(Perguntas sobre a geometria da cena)
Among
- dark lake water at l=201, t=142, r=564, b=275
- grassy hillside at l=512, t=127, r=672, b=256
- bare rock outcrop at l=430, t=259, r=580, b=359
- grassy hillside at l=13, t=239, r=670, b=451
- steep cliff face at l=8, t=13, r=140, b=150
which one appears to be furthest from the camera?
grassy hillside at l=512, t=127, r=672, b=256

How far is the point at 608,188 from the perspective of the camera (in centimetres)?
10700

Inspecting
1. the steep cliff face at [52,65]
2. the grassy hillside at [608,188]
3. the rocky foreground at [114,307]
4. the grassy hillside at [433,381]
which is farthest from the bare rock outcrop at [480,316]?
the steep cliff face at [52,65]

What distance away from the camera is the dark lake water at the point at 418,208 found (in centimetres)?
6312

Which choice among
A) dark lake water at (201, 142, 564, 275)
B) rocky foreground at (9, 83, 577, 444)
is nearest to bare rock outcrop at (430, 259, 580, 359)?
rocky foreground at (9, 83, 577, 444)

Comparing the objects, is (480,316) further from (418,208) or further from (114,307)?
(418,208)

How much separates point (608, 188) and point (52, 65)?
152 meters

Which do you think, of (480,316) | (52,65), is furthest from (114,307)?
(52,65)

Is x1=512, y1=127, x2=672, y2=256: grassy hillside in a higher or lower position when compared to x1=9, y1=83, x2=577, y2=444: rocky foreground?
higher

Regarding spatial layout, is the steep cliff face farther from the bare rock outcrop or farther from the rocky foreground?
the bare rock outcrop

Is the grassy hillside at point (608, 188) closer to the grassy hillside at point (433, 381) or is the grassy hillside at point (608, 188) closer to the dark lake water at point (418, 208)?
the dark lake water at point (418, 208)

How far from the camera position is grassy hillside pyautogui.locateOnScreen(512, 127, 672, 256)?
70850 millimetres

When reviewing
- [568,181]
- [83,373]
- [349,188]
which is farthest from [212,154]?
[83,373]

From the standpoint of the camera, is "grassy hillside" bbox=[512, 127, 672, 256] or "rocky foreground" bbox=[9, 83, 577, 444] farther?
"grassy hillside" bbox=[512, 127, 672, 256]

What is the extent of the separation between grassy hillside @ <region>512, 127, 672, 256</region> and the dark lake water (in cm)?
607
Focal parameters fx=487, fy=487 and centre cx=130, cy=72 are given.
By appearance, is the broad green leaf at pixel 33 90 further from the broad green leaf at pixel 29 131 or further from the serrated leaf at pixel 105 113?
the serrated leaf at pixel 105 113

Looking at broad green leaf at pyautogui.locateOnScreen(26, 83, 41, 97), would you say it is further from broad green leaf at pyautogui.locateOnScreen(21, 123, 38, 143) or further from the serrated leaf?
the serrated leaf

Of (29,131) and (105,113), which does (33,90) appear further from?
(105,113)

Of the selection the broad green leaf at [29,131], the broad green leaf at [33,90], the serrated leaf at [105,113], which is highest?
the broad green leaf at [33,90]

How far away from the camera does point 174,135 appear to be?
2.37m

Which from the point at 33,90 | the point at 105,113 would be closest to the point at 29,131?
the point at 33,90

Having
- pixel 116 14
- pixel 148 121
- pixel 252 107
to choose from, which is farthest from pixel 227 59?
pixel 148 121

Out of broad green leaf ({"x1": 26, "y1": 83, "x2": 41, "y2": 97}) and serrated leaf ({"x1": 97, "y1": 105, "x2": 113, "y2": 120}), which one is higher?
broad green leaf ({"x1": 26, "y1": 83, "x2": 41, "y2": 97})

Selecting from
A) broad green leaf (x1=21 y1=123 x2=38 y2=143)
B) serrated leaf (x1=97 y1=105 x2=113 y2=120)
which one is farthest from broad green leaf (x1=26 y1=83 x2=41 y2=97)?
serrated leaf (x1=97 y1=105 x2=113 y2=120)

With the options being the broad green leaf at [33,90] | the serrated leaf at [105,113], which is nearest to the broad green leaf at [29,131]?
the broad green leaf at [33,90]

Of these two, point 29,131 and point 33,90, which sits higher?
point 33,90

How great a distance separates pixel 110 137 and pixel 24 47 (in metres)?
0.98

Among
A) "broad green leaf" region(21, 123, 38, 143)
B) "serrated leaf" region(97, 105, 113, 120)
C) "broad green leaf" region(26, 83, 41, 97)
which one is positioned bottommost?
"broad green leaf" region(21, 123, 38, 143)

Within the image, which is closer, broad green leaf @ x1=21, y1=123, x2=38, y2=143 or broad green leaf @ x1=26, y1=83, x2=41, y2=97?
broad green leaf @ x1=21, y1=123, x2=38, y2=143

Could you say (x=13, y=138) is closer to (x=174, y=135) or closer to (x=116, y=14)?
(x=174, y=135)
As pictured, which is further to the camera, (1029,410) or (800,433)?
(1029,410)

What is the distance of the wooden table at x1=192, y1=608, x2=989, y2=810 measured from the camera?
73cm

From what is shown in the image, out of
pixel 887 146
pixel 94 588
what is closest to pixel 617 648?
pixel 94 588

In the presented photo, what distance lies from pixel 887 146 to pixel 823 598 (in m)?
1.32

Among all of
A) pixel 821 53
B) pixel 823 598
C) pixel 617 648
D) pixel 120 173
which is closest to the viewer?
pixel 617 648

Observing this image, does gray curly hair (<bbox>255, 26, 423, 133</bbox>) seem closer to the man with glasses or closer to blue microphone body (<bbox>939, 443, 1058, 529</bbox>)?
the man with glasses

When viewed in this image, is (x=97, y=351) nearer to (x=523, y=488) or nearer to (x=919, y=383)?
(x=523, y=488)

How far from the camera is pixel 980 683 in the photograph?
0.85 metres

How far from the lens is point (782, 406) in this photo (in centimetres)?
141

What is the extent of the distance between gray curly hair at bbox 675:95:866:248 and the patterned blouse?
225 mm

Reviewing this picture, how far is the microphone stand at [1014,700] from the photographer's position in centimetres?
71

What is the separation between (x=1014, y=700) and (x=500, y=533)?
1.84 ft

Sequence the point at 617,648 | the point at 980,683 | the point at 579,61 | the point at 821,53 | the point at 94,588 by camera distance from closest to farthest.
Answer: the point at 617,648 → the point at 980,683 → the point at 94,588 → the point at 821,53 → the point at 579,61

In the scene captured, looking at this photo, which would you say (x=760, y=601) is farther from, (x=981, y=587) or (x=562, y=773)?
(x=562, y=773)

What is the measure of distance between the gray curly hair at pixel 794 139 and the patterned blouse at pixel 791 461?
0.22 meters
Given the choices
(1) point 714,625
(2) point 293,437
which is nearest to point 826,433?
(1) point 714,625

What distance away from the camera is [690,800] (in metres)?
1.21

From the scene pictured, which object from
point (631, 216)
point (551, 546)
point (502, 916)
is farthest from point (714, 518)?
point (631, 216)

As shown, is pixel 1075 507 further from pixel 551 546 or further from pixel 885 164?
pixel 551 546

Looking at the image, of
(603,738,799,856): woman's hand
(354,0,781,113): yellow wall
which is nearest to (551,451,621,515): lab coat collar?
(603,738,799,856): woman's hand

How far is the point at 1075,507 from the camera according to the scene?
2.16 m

▸ Objetivo da tarefa
Por favor, devolva sem nenhuma alteração as linhas das entradas, começando no início delas e parando depois da linha que contém "- steep cliff face at l=8, t=13, r=140, b=150", incluída essa linha.

▸ Resposta ao problema
Among
- dark lake water at l=201, t=142, r=564, b=275
- grassy hillside at l=512, t=127, r=672, b=256
- bare rock outcrop at l=430, t=259, r=580, b=359
- grassy hillside at l=13, t=239, r=670, b=451
- steep cliff face at l=8, t=13, r=140, b=150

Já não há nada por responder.